PROBLEM TO WORK ON — With the line that contains "Поручень для ванны" as the first line, output exactly every line through the end of the material.

═════ DATA LISTING ═════

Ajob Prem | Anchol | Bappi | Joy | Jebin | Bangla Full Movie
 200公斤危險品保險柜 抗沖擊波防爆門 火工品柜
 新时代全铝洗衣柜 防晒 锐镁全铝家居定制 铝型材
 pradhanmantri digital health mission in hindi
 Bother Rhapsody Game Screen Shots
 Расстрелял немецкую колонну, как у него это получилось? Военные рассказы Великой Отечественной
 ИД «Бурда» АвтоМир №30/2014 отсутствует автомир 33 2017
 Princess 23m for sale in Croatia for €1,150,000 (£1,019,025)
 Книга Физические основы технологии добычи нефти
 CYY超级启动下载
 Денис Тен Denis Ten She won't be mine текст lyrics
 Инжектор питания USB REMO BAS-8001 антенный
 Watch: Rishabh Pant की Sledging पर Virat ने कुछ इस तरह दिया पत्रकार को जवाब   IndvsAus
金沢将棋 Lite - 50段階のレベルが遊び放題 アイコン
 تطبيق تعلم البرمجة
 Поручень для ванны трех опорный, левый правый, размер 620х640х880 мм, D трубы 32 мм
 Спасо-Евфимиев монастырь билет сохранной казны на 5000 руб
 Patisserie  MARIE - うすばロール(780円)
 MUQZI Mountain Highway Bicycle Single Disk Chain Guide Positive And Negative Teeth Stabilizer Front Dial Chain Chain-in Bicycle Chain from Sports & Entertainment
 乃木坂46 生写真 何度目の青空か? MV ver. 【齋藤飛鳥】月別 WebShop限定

═════

ANSWER SPACE —
 Поручень для ванны трех опорный, левый правый, размер 620х640х880 мм, D трубы 32 мм
 Спасо-Евфимиев монастырь билет сохранной казны на 5000 руб
 Patisserie  MARIE - うすばロール(780円)
 MUQZI Mountain Highway Bicycle Single Disk Chain Guide Positive And Negative Teeth Stabilizer Front Dial Chain Chain-in Bicycle Chain from Sports & Entertainment
 乃木坂46 生写真 何度目の青空か? MV ver. 【齋藤飛鳥】月別 WebShop限定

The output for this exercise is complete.